___ Materials provided
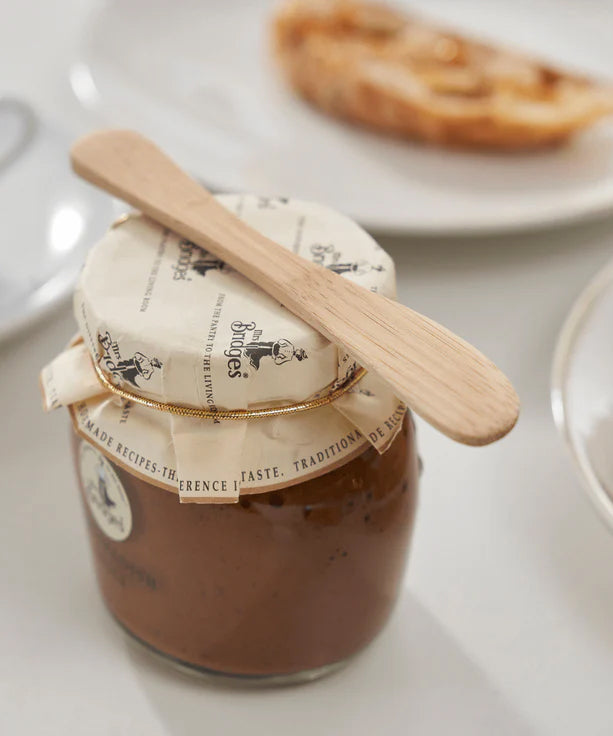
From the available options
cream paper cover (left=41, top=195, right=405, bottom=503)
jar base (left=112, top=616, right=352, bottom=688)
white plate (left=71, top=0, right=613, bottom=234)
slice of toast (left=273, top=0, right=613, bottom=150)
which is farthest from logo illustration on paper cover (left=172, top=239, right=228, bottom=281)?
______
__What to produce__
Format the lines in the records above as a numbered list, leaving out blank lines and the pictures.

__Task output__
1. From the available options
2. cream paper cover (left=41, top=195, right=405, bottom=503)
3. jar base (left=112, top=616, right=352, bottom=688)
4. white plate (left=71, top=0, right=613, bottom=234)
5. slice of toast (left=273, top=0, right=613, bottom=150)
6. which is farthest from logo illustration on paper cover (left=172, top=239, right=228, bottom=281)?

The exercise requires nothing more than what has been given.